Soundproofing has two components: reducing noise and absorbing noise.
Reducing noise means stopping it from getting into or out of a room in the first place by using space, or creating distance between the sound source and the listener. Using mass, or barriers of thick material, also reduces noise. Absorbing noise means reducing the amount of vibration, echo and sound reflection. Homes and businesses can use these methods to reduce unwanted noise from outside sources.
Barrier Methods of Noise Reduction
Thick, solid walls will eliminate more noise than thinner, hollow ones will. Noise will drop as sound moves through layers with different densities, such as moving through an exterior wall and then an interior plaster wall.
Absorbing Sound in the Home
Thick draperies help contain noise within a room. Upholstered furniture and dense carpet also absorb sounds.
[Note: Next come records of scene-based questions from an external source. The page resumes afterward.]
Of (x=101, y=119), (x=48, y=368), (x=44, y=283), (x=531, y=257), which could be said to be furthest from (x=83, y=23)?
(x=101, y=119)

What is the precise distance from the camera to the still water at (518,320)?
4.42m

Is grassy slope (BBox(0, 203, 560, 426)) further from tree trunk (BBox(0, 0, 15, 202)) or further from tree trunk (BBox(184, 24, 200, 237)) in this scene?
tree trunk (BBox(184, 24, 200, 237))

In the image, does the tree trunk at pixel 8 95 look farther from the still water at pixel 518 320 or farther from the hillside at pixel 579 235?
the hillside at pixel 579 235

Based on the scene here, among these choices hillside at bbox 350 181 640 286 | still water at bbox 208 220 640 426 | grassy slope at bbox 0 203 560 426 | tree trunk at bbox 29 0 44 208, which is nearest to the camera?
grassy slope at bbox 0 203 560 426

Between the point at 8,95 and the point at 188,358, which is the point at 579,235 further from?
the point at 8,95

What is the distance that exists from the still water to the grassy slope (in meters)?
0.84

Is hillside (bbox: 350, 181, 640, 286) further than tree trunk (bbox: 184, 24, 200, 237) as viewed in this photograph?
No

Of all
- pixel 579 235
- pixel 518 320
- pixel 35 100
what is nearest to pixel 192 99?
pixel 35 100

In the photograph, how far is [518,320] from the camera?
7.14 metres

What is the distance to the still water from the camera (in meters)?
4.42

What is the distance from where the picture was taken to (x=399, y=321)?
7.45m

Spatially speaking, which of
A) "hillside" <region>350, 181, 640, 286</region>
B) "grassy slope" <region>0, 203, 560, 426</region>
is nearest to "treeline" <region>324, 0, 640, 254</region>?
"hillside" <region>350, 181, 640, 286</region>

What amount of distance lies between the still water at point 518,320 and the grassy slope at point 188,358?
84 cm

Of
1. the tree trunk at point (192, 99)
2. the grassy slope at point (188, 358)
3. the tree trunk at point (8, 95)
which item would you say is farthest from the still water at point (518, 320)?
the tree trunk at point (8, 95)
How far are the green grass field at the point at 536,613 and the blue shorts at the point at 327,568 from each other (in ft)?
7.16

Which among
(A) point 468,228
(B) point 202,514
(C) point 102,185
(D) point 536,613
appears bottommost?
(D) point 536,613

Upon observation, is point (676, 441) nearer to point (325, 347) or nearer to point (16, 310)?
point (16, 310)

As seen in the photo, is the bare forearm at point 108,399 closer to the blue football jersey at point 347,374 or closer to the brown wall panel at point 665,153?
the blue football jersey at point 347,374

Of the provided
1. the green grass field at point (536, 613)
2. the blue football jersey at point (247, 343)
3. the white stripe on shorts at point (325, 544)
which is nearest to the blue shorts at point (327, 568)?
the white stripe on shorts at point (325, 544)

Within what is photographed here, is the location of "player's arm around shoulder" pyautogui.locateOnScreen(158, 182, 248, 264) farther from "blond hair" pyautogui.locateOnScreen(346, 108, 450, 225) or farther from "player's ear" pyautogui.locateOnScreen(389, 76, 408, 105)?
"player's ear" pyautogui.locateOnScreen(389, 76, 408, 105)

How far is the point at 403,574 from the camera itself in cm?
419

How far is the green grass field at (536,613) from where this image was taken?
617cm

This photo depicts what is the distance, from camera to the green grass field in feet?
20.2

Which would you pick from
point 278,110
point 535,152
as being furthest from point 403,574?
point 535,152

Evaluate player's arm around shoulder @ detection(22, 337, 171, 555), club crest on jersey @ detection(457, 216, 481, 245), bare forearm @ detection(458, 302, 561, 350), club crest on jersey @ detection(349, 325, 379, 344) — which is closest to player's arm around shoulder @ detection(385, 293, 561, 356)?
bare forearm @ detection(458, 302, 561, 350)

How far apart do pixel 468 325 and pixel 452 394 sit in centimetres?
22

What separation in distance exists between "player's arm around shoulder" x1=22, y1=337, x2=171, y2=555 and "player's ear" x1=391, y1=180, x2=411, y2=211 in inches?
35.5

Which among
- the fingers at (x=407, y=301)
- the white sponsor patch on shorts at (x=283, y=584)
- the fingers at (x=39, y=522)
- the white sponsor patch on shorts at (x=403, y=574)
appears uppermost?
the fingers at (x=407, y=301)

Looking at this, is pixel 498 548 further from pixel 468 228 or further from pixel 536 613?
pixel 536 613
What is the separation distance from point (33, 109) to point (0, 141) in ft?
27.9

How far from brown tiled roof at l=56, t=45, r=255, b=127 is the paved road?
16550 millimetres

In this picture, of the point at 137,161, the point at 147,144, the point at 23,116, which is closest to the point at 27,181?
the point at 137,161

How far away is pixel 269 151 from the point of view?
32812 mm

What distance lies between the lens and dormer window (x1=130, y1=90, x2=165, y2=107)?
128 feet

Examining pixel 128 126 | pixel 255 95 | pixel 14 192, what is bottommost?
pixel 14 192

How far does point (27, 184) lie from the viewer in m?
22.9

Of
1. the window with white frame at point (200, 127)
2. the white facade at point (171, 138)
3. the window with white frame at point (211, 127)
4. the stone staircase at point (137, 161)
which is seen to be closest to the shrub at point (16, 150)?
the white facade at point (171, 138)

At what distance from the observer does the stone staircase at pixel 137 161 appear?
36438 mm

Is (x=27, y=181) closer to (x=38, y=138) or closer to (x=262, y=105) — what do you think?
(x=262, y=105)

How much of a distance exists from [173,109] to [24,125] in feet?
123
Anything made from soft fabric dampens sound while hard or shiny surfaces reflect sound. Removing mirrors, draping walls and windows with heavy material, and covering flat surfaces with fabric will help soundproof a room. Double-paned windows reduce noise because the sound has to travel through both layers of glass as well as the air space in between.
Absorbing Sound in Commercial Buildings
Theatres and concert halls use soundproofing materials to control the quality of sound within the performance space and to limit outside noise coming in. The buildings may be constructed so the sheetrock and insulation have maximum sound-absorbing capability. Performance venues and recording studios install acoustic ceiling tiles and acoustic wall foam resembling egg cartons to reduce sound transfer.